:: Given passage ::
____________

[SQL] Optimization to pull filters above joins#6485
Conversation
mythical-fred
left a comment
There was a problem hiding this comment.
Nice optimization. Algorithm (substitute NoExpression and search for it post-inlining) is clever and looks sound for inner joins. A few things worth tightening before merge — see inline. Main asks: more tests (negative case, key-only push-to-both, multi-view), update the stale class javadoc, and split the unrelated logger-level change out (or call it out in the message).
| import java.util.List; | ||
|
|
||
| /** Combine a {@link DBSPJoinOperator} followed by a {@link DBSPFilterOperator} into a | ||
| * {@link DBSPJoinFilterMapOperator}. Similar expansion for {@link DBSPLeftJoinOperator}. */ |
There was a problem hiding this comment.
The class javadoc is now stale — this visitor no longer just combines Join + Filter into JoinFilterMap; it also pulls filters above the join. Please update the description to mention the new pull-above-join transformation and clarify which join kinds it applies to (only DBSPJoinOperator here — DBSPLeftJoinOperator and DBSPStarJoinOperator still fall through to the JoinFilterMap rewrite below). The Similar expansion for DBSPLeftJoinOperator sentence is misleading given the new code only covers inner joins.
| DBSPClosureExpression joinFunction = join.getClosureFunction(); | ||
| projection.apply(joinFunction); | ||
| DBSPClosureExpression filterFunction = operator.getClosureFunction(); | ||
| if (projection.hasIoMap()) { |
There was a problem hiding this comment.
Why gate the whole pull-above-join transformation on projection.hasIoMap()? The optimization's correctness only requires that, after substituting NoExpression for one side, the resulting predicate be NoExpression-free. That property does not require the join function to be a pure projection — a non-projection join function (e.g. a cast on a key column) could still produce a side-independent predicate. Is the projection check just a conservative correctness condition because applyAfter + reduction is only reliable for projections, or is there a deeper reason? Worth a comment, and possibly worth relaxing later.

____________

:: Material ::
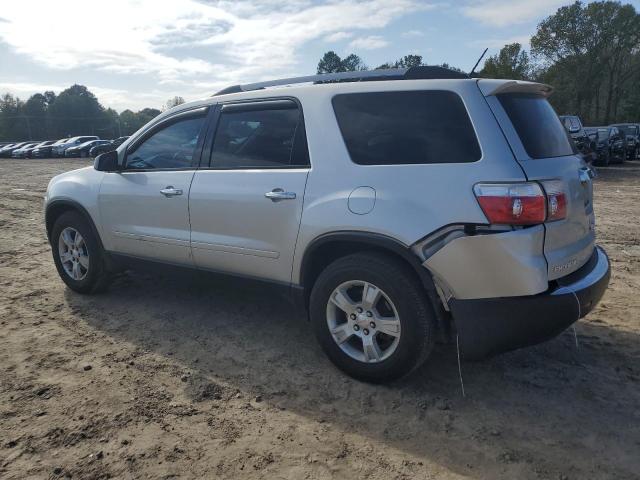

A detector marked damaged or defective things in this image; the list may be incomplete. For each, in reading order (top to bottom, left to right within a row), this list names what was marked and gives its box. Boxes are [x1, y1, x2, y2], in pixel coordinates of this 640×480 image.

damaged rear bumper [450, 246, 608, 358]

____________

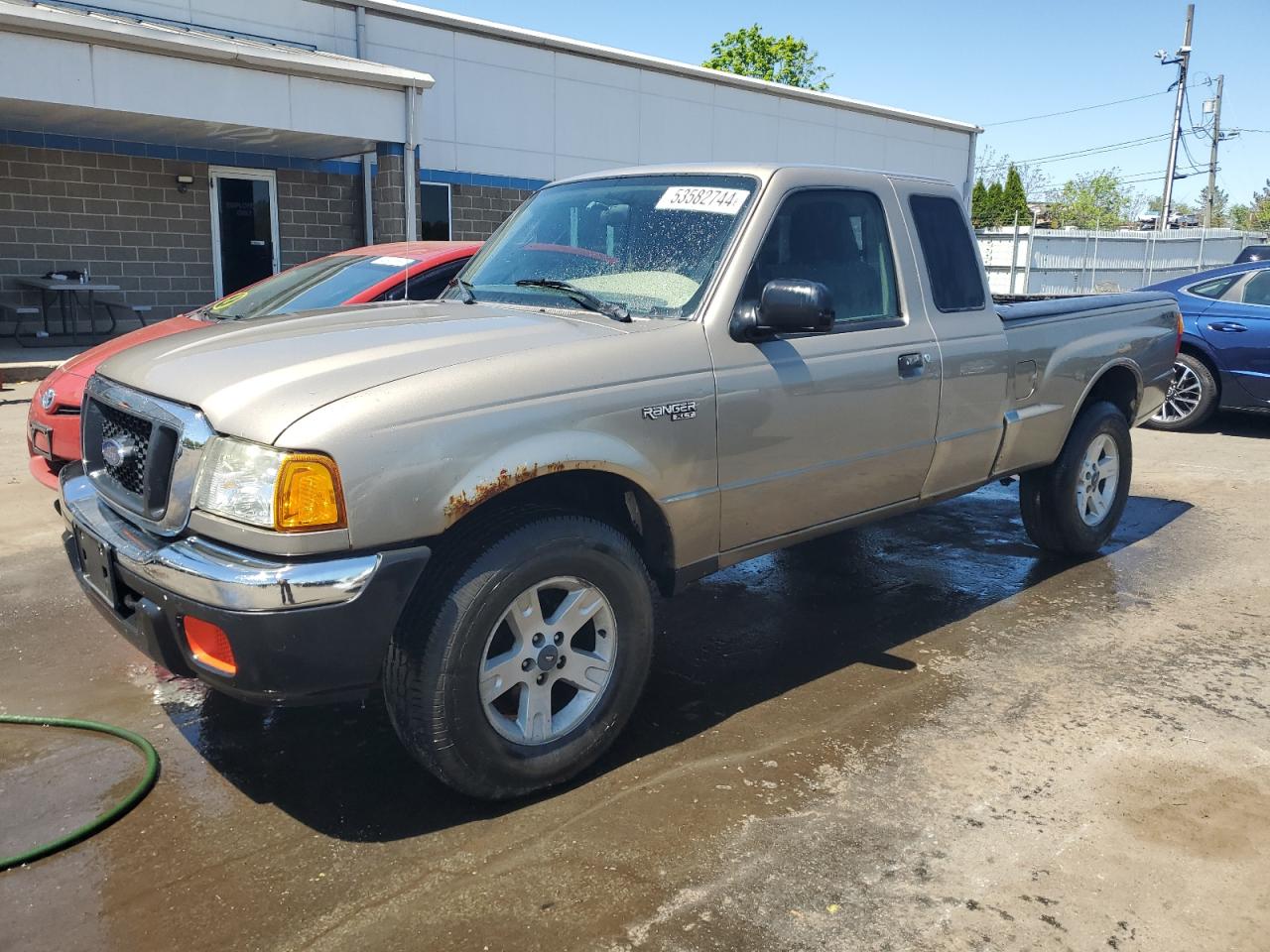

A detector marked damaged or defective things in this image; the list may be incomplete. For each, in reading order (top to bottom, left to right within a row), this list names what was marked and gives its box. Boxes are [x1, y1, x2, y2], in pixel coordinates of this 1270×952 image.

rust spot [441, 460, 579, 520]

____________

:: Required work ::
A – According to the review, which join operators still fall through to the JoinFilterMap rewrite?
B – Set down word for word everything in the review from the words "Why gate the" down to the words "worth relaxing later.".

:: Responses per task ::
A – DBSPLeftJoinOperator and DBSPStarJoinOperator.

B –
Why gate the whole pull-above-join transformation on projection.hasIoMap()? The optimization's correctness only requires that, after substituting NoExpression for one side, the resulting predicate be NoExpression-free. That property does not require the join function to be a pure projection — a non-projection join function (e.g. a cast on a key column) could still produce a side-independent predicate. Is the projection check just a conservative correctness condition because applyAfter + reduction is only reliable for projections, or is there a deeper reason? Worth a comment, and possibly worth relaxing later.